### Passage provided
# What would this Pacer be worth?



## crawdaddy (Dec 7, 2011)

I was wondering... A friend that passed away last year had a Massey Harris Pacer...It is in really good condition,,new back wheels/tires and ice chains...New battery.could be painted easily to origional paint...Its still origional paint but faded.. Purrs like a kitten,not a puff of smoke etc..he was a machinist and he redid the engine a few yrs ago (continental engine)
She is considering selling it..and would like to know what it would be worth.. can anyone give me some idea?


----------



## Hoodoo Valley (Nov 14, 2006)

Sorry to hear about your friend crawdaddy. A look at Tractor House has a couple pings for you. Click HERE to see them.


----------



## crawdaddy (Dec 7, 2011)

Hoodoo Valley said:


> Sorry to hear about your friend crawdaddy. A look at Tractor House has a couple pings for you. Click HERE to see them.
######
### Dataset extract
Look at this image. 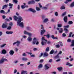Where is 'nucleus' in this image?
<instances>
[{"label":"nucleus","instance_id":"obj_1","mask_svg":"<svg viewBox=\"0 0 74 74\" xmlns=\"http://www.w3.org/2000/svg\"><path fill=\"white\" fill-rule=\"evenodd\" d=\"M24 34H26L29 36V37L27 38V40L29 41H32V38H31V36H32V34H30L26 31H24Z\"/></svg>","mask_w":74,"mask_h":74},{"label":"nucleus","instance_id":"obj_2","mask_svg":"<svg viewBox=\"0 0 74 74\" xmlns=\"http://www.w3.org/2000/svg\"><path fill=\"white\" fill-rule=\"evenodd\" d=\"M32 43L33 45H34L35 44H36V45L39 44V42L38 41H37V38H34Z\"/></svg>","mask_w":74,"mask_h":74},{"label":"nucleus","instance_id":"obj_3","mask_svg":"<svg viewBox=\"0 0 74 74\" xmlns=\"http://www.w3.org/2000/svg\"><path fill=\"white\" fill-rule=\"evenodd\" d=\"M41 29H42V30H41V35H43L44 33H45V32H46V30H45V29H44V27L43 26V25H41Z\"/></svg>","mask_w":74,"mask_h":74},{"label":"nucleus","instance_id":"obj_4","mask_svg":"<svg viewBox=\"0 0 74 74\" xmlns=\"http://www.w3.org/2000/svg\"><path fill=\"white\" fill-rule=\"evenodd\" d=\"M18 19L17 23H18L23 21V19H22V17L21 16H18Z\"/></svg>","mask_w":74,"mask_h":74},{"label":"nucleus","instance_id":"obj_5","mask_svg":"<svg viewBox=\"0 0 74 74\" xmlns=\"http://www.w3.org/2000/svg\"><path fill=\"white\" fill-rule=\"evenodd\" d=\"M17 25L18 26H19L21 27H23V22H20L19 23H17Z\"/></svg>","mask_w":74,"mask_h":74},{"label":"nucleus","instance_id":"obj_6","mask_svg":"<svg viewBox=\"0 0 74 74\" xmlns=\"http://www.w3.org/2000/svg\"><path fill=\"white\" fill-rule=\"evenodd\" d=\"M16 44L17 46V47H19V45H20V44H21V42L19 41H17L16 42H14L13 44V45H15V44Z\"/></svg>","mask_w":74,"mask_h":74},{"label":"nucleus","instance_id":"obj_7","mask_svg":"<svg viewBox=\"0 0 74 74\" xmlns=\"http://www.w3.org/2000/svg\"><path fill=\"white\" fill-rule=\"evenodd\" d=\"M8 26V24L7 23L6 24L4 23H3L2 26V27L3 29H6V28H7V27Z\"/></svg>","mask_w":74,"mask_h":74},{"label":"nucleus","instance_id":"obj_8","mask_svg":"<svg viewBox=\"0 0 74 74\" xmlns=\"http://www.w3.org/2000/svg\"><path fill=\"white\" fill-rule=\"evenodd\" d=\"M63 20L65 23H67V21L68 20L67 16H65L63 18Z\"/></svg>","mask_w":74,"mask_h":74},{"label":"nucleus","instance_id":"obj_9","mask_svg":"<svg viewBox=\"0 0 74 74\" xmlns=\"http://www.w3.org/2000/svg\"><path fill=\"white\" fill-rule=\"evenodd\" d=\"M51 37L53 40H58V38L57 36L55 37L53 35H52L51 36Z\"/></svg>","mask_w":74,"mask_h":74},{"label":"nucleus","instance_id":"obj_10","mask_svg":"<svg viewBox=\"0 0 74 74\" xmlns=\"http://www.w3.org/2000/svg\"><path fill=\"white\" fill-rule=\"evenodd\" d=\"M34 3H35V1H34L33 0L29 1L28 2V4H34Z\"/></svg>","mask_w":74,"mask_h":74},{"label":"nucleus","instance_id":"obj_11","mask_svg":"<svg viewBox=\"0 0 74 74\" xmlns=\"http://www.w3.org/2000/svg\"><path fill=\"white\" fill-rule=\"evenodd\" d=\"M28 10L30 11H31V12H32L35 13L36 12V11L35 10L32 8H29L28 9Z\"/></svg>","mask_w":74,"mask_h":74},{"label":"nucleus","instance_id":"obj_12","mask_svg":"<svg viewBox=\"0 0 74 74\" xmlns=\"http://www.w3.org/2000/svg\"><path fill=\"white\" fill-rule=\"evenodd\" d=\"M6 33V34H12V33H13V32L7 31Z\"/></svg>","mask_w":74,"mask_h":74},{"label":"nucleus","instance_id":"obj_13","mask_svg":"<svg viewBox=\"0 0 74 74\" xmlns=\"http://www.w3.org/2000/svg\"><path fill=\"white\" fill-rule=\"evenodd\" d=\"M41 44L42 45H44L46 44V41H42L41 42Z\"/></svg>","mask_w":74,"mask_h":74},{"label":"nucleus","instance_id":"obj_14","mask_svg":"<svg viewBox=\"0 0 74 74\" xmlns=\"http://www.w3.org/2000/svg\"><path fill=\"white\" fill-rule=\"evenodd\" d=\"M13 18L15 20V21H17V20H18V17H17L16 16H14L13 17Z\"/></svg>","mask_w":74,"mask_h":74},{"label":"nucleus","instance_id":"obj_15","mask_svg":"<svg viewBox=\"0 0 74 74\" xmlns=\"http://www.w3.org/2000/svg\"><path fill=\"white\" fill-rule=\"evenodd\" d=\"M71 47H74V40H73L71 42V44L70 45Z\"/></svg>","mask_w":74,"mask_h":74},{"label":"nucleus","instance_id":"obj_16","mask_svg":"<svg viewBox=\"0 0 74 74\" xmlns=\"http://www.w3.org/2000/svg\"><path fill=\"white\" fill-rule=\"evenodd\" d=\"M9 53H10V55H13L14 53V51L12 50H11L9 52Z\"/></svg>","mask_w":74,"mask_h":74},{"label":"nucleus","instance_id":"obj_17","mask_svg":"<svg viewBox=\"0 0 74 74\" xmlns=\"http://www.w3.org/2000/svg\"><path fill=\"white\" fill-rule=\"evenodd\" d=\"M8 7V5H5L3 6L2 9L4 10L5 8H7Z\"/></svg>","mask_w":74,"mask_h":74},{"label":"nucleus","instance_id":"obj_18","mask_svg":"<svg viewBox=\"0 0 74 74\" xmlns=\"http://www.w3.org/2000/svg\"><path fill=\"white\" fill-rule=\"evenodd\" d=\"M44 56L45 57L48 56V54L46 52H45L44 54Z\"/></svg>","mask_w":74,"mask_h":74},{"label":"nucleus","instance_id":"obj_19","mask_svg":"<svg viewBox=\"0 0 74 74\" xmlns=\"http://www.w3.org/2000/svg\"><path fill=\"white\" fill-rule=\"evenodd\" d=\"M2 53L3 54H5L7 53V51L5 49H3L2 51Z\"/></svg>","mask_w":74,"mask_h":74},{"label":"nucleus","instance_id":"obj_20","mask_svg":"<svg viewBox=\"0 0 74 74\" xmlns=\"http://www.w3.org/2000/svg\"><path fill=\"white\" fill-rule=\"evenodd\" d=\"M64 30L65 31V32L66 33H67L69 32V31L67 28H65L64 29Z\"/></svg>","mask_w":74,"mask_h":74},{"label":"nucleus","instance_id":"obj_21","mask_svg":"<svg viewBox=\"0 0 74 74\" xmlns=\"http://www.w3.org/2000/svg\"><path fill=\"white\" fill-rule=\"evenodd\" d=\"M45 70H47V69H49V67L48 66V65H47V64H46L45 66Z\"/></svg>","mask_w":74,"mask_h":74},{"label":"nucleus","instance_id":"obj_22","mask_svg":"<svg viewBox=\"0 0 74 74\" xmlns=\"http://www.w3.org/2000/svg\"><path fill=\"white\" fill-rule=\"evenodd\" d=\"M26 73H27V71L23 70L21 73V74H24Z\"/></svg>","mask_w":74,"mask_h":74},{"label":"nucleus","instance_id":"obj_23","mask_svg":"<svg viewBox=\"0 0 74 74\" xmlns=\"http://www.w3.org/2000/svg\"><path fill=\"white\" fill-rule=\"evenodd\" d=\"M54 52H55V50H54L53 49H52L50 51V53L51 54H53V53H54Z\"/></svg>","mask_w":74,"mask_h":74},{"label":"nucleus","instance_id":"obj_24","mask_svg":"<svg viewBox=\"0 0 74 74\" xmlns=\"http://www.w3.org/2000/svg\"><path fill=\"white\" fill-rule=\"evenodd\" d=\"M22 59L24 61H26V60H27V58H23Z\"/></svg>","mask_w":74,"mask_h":74},{"label":"nucleus","instance_id":"obj_25","mask_svg":"<svg viewBox=\"0 0 74 74\" xmlns=\"http://www.w3.org/2000/svg\"><path fill=\"white\" fill-rule=\"evenodd\" d=\"M36 11H40L41 10V9L40 8H38V7H36Z\"/></svg>","mask_w":74,"mask_h":74},{"label":"nucleus","instance_id":"obj_26","mask_svg":"<svg viewBox=\"0 0 74 74\" xmlns=\"http://www.w3.org/2000/svg\"><path fill=\"white\" fill-rule=\"evenodd\" d=\"M73 22L71 21H69L68 23V24H69V25H71V24H73Z\"/></svg>","mask_w":74,"mask_h":74},{"label":"nucleus","instance_id":"obj_27","mask_svg":"<svg viewBox=\"0 0 74 74\" xmlns=\"http://www.w3.org/2000/svg\"><path fill=\"white\" fill-rule=\"evenodd\" d=\"M48 21V18H46L44 19V21H43V22L44 23H45V22H47Z\"/></svg>","mask_w":74,"mask_h":74},{"label":"nucleus","instance_id":"obj_28","mask_svg":"<svg viewBox=\"0 0 74 74\" xmlns=\"http://www.w3.org/2000/svg\"><path fill=\"white\" fill-rule=\"evenodd\" d=\"M54 58H55V59H58V58H59V54H58L57 56H55Z\"/></svg>","mask_w":74,"mask_h":74},{"label":"nucleus","instance_id":"obj_29","mask_svg":"<svg viewBox=\"0 0 74 74\" xmlns=\"http://www.w3.org/2000/svg\"><path fill=\"white\" fill-rule=\"evenodd\" d=\"M4 60L3 59H1L0 60V64H1V63H3V62H4Z\"/></svg>","mask_w":74,"mask_h":74},{"label":"nucleus","instance_id":"obj_30","mask_svg":"<svg viewBox=\"0 0 74 74\" xmlns=\"http://www.w3.org/2000/svg\"><path fill=\"white\" fill-rule=\"evenodd\" d=\"M60 30H60L59 32L60 33H62L63 32V28H60Z\"/></svg>","mask_w":74,"mask_h":74},{"label":"nucleus","instance_id":"obj_31","mask_svg":"<svg viewBox=\"0 0 74 74\" xmlns=\"http://www.w3.org/2000/svg\"><path fill=\"white\" fill-rule=\"evenodd\" d=\"M42 41H47V40H45L44 37H42Z\"/></svg>","mask_w":74,"mask_h":74},{"label":"nucleus","instance_id":"obj_32","mask_svg":"<svg viewBox=\"0 0 74 74\" xmlns=\"http://www.w3.org/2000/svg\"><path fill=\"white\" fill-rule=\"evenodd\" d=\"M42 67V65L41 64H40L38 66V68H41V67Z\"/></svg>","mask_w":74,"mask_h":74},{"label":"nucleus","instance_id":"obj_33","mask_svg":"<svg viewBox=\"0 0 74 74\" xmlns=\"http://www.w3.org/2000/svg\"><path fill=\"white\" fill-rule=\"evenodd\" d=\"M61 10H64L65 9V7L64 6H62L60 8Z\"/></svg>","mask_w":74,"mask_h":74},{"label":"nucleus","instance_id":"obj_34","mask_svg":"<svg viewBox=\"0 0 74 74\" xmlns=\"http://www.w3.org/2000/svg\"><path fill=\"white\" fill-rule=\"evenodd\" d=\"M58 27H62V24H58Z\"/></svg>","mask_w":74,"mask_h":74},{"label":"nucleus","instance_id":"obj_35","mask_svg":"<svg viewBox=\"0 0 74 74\" xmlns=\"http://www.w3.org/2000/svg\"><path fill=\"white\" fill-rule=\"evenodd\" d=\"M74 1L72 3H71V7H74Z\"/></svg>","mask_w":74,"mask_h":74},{"label":"nucleus","instance_id":"obj_36","mask_svg":"<svg viewBox=\"0 0 74 74\" xmlns=\"http://www.w3.org/2000/svg\"><path fill=\"white\" fill-rule=\"evenodd\" d=\"M5 45H6V44H4L3 45H1L0 46V48H3L5 46Z\"/></svg>","mask_w":74,"mask_h":74},{"label":"nucleus","instance_id":"obj_37","mask_svg":"<svg viewBox=\"0 0 74 74\" xmlns=\"http://www.w3.org/2000/svg\"><path fill=\"white\" fill-rule=\"evenodd\" d=\"M1 13H3V14H4L5 13V12L4 10H2L0 11Z\"/></svg>","mask_w":74,"mask_h":74},{"label":"nucleus","instance_id":"obj_38","mask_svg":"<svg viewBox=\"0 0 74 74\" xmlns=\"http://www.w3.org/2000/svg\"><path fill=\"white\" fill-rule=\"evenodd\" d=\"M73 33L72 32H70L69 35V37H71V35Z\"/></svg>","mask_w":74,"mask_h":74},{"label":"nucleus","instance_id":"obj_39","mask_svg":"<svg viewBox=\"0 0 74 74\" xmlns=\"http://www.w3.org/2000/svg\"><path fill=\"white\" fill-rule=\"evenodd\" d=\"M7 29L8 30H11V26H9L7 27Z\"/></svg>","mask_w":74,"mask_h":74},{"label":"nucleus","instance_id":"obj_40","mask_svg":"<svg viewBox=\"0 0 74 74\" xmlns=\"http://www.w3.org/2000/svg\"><path fill=\"white\" fill-rule=\"evenodd\" d=\"M66 12H64V13L62 14V16H63L65 15H66Z\"/></svg>","mask_w":74,"mask_h":74},{"label":"nucleus","instance_id":"obj_41","mask_svg":"<svg viewBox=\"0 0 74 74\" xmlns=\"http://www.w3.org/2000/svg\"><path fill=\"white\" fill-rule=\"evenodd\" d=\"M13 1L16 4H17V3H18V0H13Z\"/></svg>","mask_w":74,"mask_h":74},{"label":"nucleus","instance_id":"obj_42","mask_svg":"<svg viewBox=\"0 0 74 74\" xmlns=\"http://www.w3.org/2000/svg\"><path fill=\"white\" fill-rule=\"evenodd\" d=\"M49 47H47L46 49V51H49Z\"/></svg>","mask_w":74,"mask_h":74},{"label":"nucleus","instance_id":"obj_43","mask_svg":"<svg viewBox=\"0 0 74 74\" xmlns=\"http://www.w3.org/2000/svg\"><path fill=\"white\" fill-rule=\"evenodd\" d=\"M56 48H60V45L58 44V45H56Z\"/></svg>","mask_w":74,"mask_h":74},{"label":"nucleus","instance_id":"obj_44","mask_svg":"<svg viewBox=\"0 0 74 74\" xmlns=\"http://www.w3.org/2000/svg\"><path fill=\"white\" fill-rule=\"evenodd\" d=\"M46 37L48 38H49V37H50L49 34H48L46 35Z\"/></svg>","mask_w":74,"mask_h":74},{"label":"nucleus","instance_id":"obj_45","mask_svg":"<svg viewBox=\"0 0 74 74\" xmlns=\"http://www.w3.org/2000/svg\"><path fill=\"white\" fill-rule=\"evenodd\" d=\"M58 70H59L60 71H61V70H62V67L58 68Z\"/></svg>","mask_w":74,"mask_h":74},{"label":"nucleus","instance_id":"obj_46","mask_svg":"<svg viewBox=\"0 0 74 74\" xmlns=\"http://www.w3.org/2000/svg\"><path fill=\"white\" fill-rule=\"evenodd\" d=\"M55 15H56V16H58V12H56L55 13Z\"/></svg>","mask_w":74,"mask_h":74},{"label":"nucleus","instance_id":"obj_47","mask_svg":"<svg viewBox=\"0 0 74 74\" xmlns=\"http://www.w3.org/2000/svg\"><path fill=\"white\" fill-rule=\"evenodd\" d=\"M21 8L22 9H24V8H25V5H22Z\"/></svg>","mask_w":74,"mask_h":74},{"label":"nucleus","instance_id":"obj_48","mask_svg":"<svg viewBox=\"0 0 74 74\" xmlns=\"http://www.w3.org/2000/svg\"><path fill=\"white\" fill-rule=\"evenodd\" d=\"M51 22H54L55 21V19L54 18H52L51 19Z\"/></svg>","mask_w":74,"mask_h":74},{"label":"nucleus","instance_id":"obj_49","mask_svg":"<svg viewBox=\"0 0 74 74\" xmlns=\"http://www.w3.org/2000/svg\"><path fill=\"white\" fill-rule=\"evenodd\" d=\"M27 30H30L31 29V28H30V27H27Z\"/></svg>","mask_w":74,"mask_h":74},{"label":"nucleus","instance_id":"obj_50","mask_svg":"<svg viewBox=\"0 0 74 74\" xmlns=\"http://www.w3.org/2000/svg\"><path fill=\"white\" fill-rule=\"evenodd\" d=\"M39 4V5L40 8H42V5H41V4L40 3H38Z\"/></svg>","mask_w":74,"mask_h":74},{"label":"nucleus","instance_id":"obj_51","mask_svg":"<svg viewBox=\"0 0 74 74\" xmlns=\"http://www.w3.org/2000/svg\"><path fill=\"white\" fill-rule=\"evenodd\" d=\"M66 34L65 33H63L62 34V37H66Z\"/></svg>","mask_w":74,"mask_h":74},{"label":"nucleus","instance_id":"obj_52","mask_svg":"<svg viewBox=\"0 0 74 74\" xmlns=\"http://www.w3.org/2000/svg\"><path fill=\"white\" fill-rule=\"evenodd\" d=\"M64 27L65 28H69V25H67L66 26H64Z\"/></svg>","mask_w":74,"mask_h":74},{"label":"nucleus","instance_id":"obj_53","mask_svg":"<svg viewBox=\"0 0 74 74\" xmlns=\"http://www.w3.org/2000/svg\"><path fill=\"white\" fill-rule=\"evenodd\" d=\"M4 2H5V3H8V2L10 0H3Z\"/></svg>","mask_w":74,"mask_h":74},{"label":"nucleus","instance_id":"obj_54","mask_svg":"<svg viewBox=\"0 0 74 74\" xmlns=\"http://www.w3.org/2000/svg\"><path fill=\"white\" fill-rule=\"evenodd\" d=\"M67 42H71V39L70 38H69L67 40Z\"/></svg>","mask_w":74,"mask_h":74},{"label":"nucleus","instance_id":"obj_55","mask_svg":"<svg viewBox=\"0 0 74 74\" xmlns=\"http://www.w3.org/2000/svg\"><path fill=\"white\" fill-rule=\"evenodd\" d=\"M51 43V42L49 41H48L47 43V44H50Z\"/></svg>","mask_w":74,"mask_h":74},{"label":"nucleus","instance_id":"obj_56","mask_svg":"<svg viewBox=\"0 0 74 74\" xmlns=\"http://www.w3.org/2000/svg\"><path fill=\"white\" fill-rule=\"evenodd\" d=\"M13 25V24H12V23H9V25L10 26H12Z\"/></svg>","mask_w":74,"mask_h":74},{"label":"nucleus","instance_id":"obj_57","mask_svg":"<svg viewBox=\"0 0 74 74\" xmlns=\"http://www.w3.org/2000/svg\"><path fill=\"white\" fill-rule=\"evenodd\" d=\"M49 62H50V63H51V62H52V59H51L49 60Z\"/></svg>","mask_w":74,"mask_h":74},{"label":"nucleus","instance_id":"obj_58","mask_svg":"<svg viewBox=\"0 0 74 74\" xmlns=\"http://www.w3.org/2000/svg\"><path fill=\"white\" fill-rule=\"evenodd\" d=\"M43 9H45V10H47V9H48V8L46 7H43L42 8Z\"/></svg>","mask_w":74,"mask_h":74},{"label":"nucleus","instance_id":"obj_59","mask_svg":"<svg viewBox=\"0 0 74 74\" xmlns=\"http://www.w3.org/2000/svg\"><path fill=\"white\" fill-rule=\"evenodd\" d=\"M62 51H60L58 53V55H59L60 54H62Z\"/></svg>","mask_w":74,"mask_h":74},{"label":"nucleus","instance_id":"obj_60","mask_svg":"<svg viewBox=\"0 0 74 74\" xmlns=\"http://www.w3.org/2000/svg\"><path fill=\"white\" fill-rule=\"evenodd\" d=\"M2 18L3 19H5L6 18V16L5 15H3L2 16Z\"/></svg>","mask_w":74,"mask_h":74},{"label":"nucleus","instance_id":"obj_61","mask_svg":"<svg viewBox=\"0 0 74 74\" xmlns=\"http://www.w3.org/2000/svg\"><path fill=\"white\" fill-rule=\"evenodd\" d=\"M13 5V4H12L11 3H9V6H12Z\"/></svg>","mask_w":74,"mask_h":74},{"label":"nucleus","instance_id":"obj_62","mask_svg":"<svg viewBox=\"0 0 74 74\" xmlns=\"http://www.w3.org/2000/svg\"><path fill=\"white\" fill-rule=\"evenodd\" d=\"M33 50V51H36V50H37V48H34Z\"/></svg>","mask_w":74,"mask_h":74},{"label":"nucleus","instance_id":"obj_63","mask_svg":"<svg viewBox=\"0 0 74 74\" xmlns=\"http://www.w3.org/2000/svg\"><path fill=\"white\" fill-rule=\"evenodd\" d=\"M60 61V59L59 58L58 60H56V62H59V61Z\"/></svg>","mask_w":74,"mask_h":74},{"label":"nucleus","instance_id":"obj_64","mask_svg":"<svg viewBox=\"0 0 74 74\" xmlns=\"http://www.w3.org/2000/svg\"><path fill=\"white\" fill-rule=\"evenodd\" d=\"M43 60H42V59L40 60V63H42V62H43Z\"/></svg>","mask_w":74,"mask_h":74}]
</instances>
######
## Aim
Resume the forum thread about the Massey Harris Pacer's value from the point at which it ends. The lines above have no connection to the forum thread about the Massey Harris Pacer's value.

## Expected answer
Thanks HooDoo Valley... much appreciated..this gives me an idea..I figured around $3500.Cdn $$s but a friend of hers told her she migh get $5000. for it if she holds firm..time will tell I guess..If I didn t have a tractor now,id probably buy it.


----------



## RC Wells (Dec 26, 2008)

Try to locate a Massey Harris tractor club and get some advice from them. There were only 2700 of those made, and I have seen them go for anywhere from $3,000 in running condition, to $4500 US dollars in restored condition. But, collector tractors are increasing in value by double digits as the demand is now international.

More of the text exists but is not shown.